Without appropriate coexistence considerations, the operation of LTE-LAA systems may incur continuous interference with WLANs because the latter rely on contention-based medium access control and will back off when detecting LTE-LAA transmissions. The European Telecommunications Standards Institute (ETSI) presented a listen-before-talk (LBT) specification for time-frame-based devices to enable the channel to be shared with the incumbent WLAN systems [3]. LTE-LAA with the LBT feature was included in 3GPP Release 13 as a global standard for coexistence in the unlicensed band [4]. In the ETSI specification, two types of LBT schemes are defined: frame-based LBT (FB-LBT) and load-based LBT (LB-LBT). In FB-LBT, the LTE-LAA eNodeB (eNB) is required for listening to the target channel to detect the energy level during a certain interval, the clear channel assessment (CCA) period, before transmission. The LTE-LAA eNB can occupy the channel for a fixed duration, known as the channel occupancy time, only if the interference level is below a predefined CCA threshold. In FB-LBT, the CCA period is fixed to a specified duration, regardless of the channel congestion status. As a result, the unlicensed spectrum is occupied by the WLAN system far more frequently than by the LTE-LAA system, particularly when the WLAN network is congested [5]. This occurs even when the LTE-LAA eNBs have data to transmit. Moreover, when LTE-LAA is used for supplementary downlink purposes, a single LTE-LAA eNB must compete with multiple WLAN nodes for channel access. Consequently, the LTE-LAA eNB often fails to access the channel, as it is frequently sensed as busy with a high probability [6].

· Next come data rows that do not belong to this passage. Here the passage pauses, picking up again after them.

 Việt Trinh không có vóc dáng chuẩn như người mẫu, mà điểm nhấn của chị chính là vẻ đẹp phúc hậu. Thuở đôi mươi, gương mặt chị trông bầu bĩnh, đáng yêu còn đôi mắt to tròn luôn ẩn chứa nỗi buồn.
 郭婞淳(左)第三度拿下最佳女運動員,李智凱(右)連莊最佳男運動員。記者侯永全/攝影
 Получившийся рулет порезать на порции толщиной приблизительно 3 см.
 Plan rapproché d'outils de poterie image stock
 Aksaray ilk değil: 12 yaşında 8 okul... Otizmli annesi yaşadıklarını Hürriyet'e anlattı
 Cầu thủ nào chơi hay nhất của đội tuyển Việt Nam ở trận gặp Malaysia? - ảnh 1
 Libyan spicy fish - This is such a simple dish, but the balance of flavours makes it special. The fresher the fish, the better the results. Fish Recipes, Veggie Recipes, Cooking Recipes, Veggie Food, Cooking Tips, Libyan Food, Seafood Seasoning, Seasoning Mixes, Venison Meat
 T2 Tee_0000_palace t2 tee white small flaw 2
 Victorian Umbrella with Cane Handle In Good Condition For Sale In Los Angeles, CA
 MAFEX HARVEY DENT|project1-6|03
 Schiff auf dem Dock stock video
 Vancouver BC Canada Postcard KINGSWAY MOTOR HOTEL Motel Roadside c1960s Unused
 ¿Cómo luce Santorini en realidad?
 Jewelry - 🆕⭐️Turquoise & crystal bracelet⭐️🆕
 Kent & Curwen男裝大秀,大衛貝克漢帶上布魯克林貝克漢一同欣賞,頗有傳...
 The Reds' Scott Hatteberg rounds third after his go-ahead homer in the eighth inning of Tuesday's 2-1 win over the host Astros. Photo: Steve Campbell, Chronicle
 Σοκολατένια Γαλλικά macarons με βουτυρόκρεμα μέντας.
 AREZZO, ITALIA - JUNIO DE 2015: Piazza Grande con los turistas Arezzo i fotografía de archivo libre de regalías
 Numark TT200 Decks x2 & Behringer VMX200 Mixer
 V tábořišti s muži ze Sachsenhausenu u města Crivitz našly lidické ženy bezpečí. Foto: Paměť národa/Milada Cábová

To address this issue, LB-LBT mechanisms have been extensively studied [7,8]. These mechanisms incorporate sensing and backoff functions, similar to the IEEE 802.11 distributed coordination function, in addition to the original LTE medium access control scheduling. Jeon et al. [7] demonstrated through simulations that the CCA threshold and contention window size are critical for balancing the performance between LTE-LAA and WLAN systems. The contention window size defines the maximum time the LTE-LAA eNB waits before initiating data transmission, while the CCA threshold specifies the interference level used by the LTE-LAA eNB to determine whether the channel is idle or busy. Jeon et al. showed that these parameters must be carefully configured to effectively protect nearby WLAN transmissions while avoiding excessive protection.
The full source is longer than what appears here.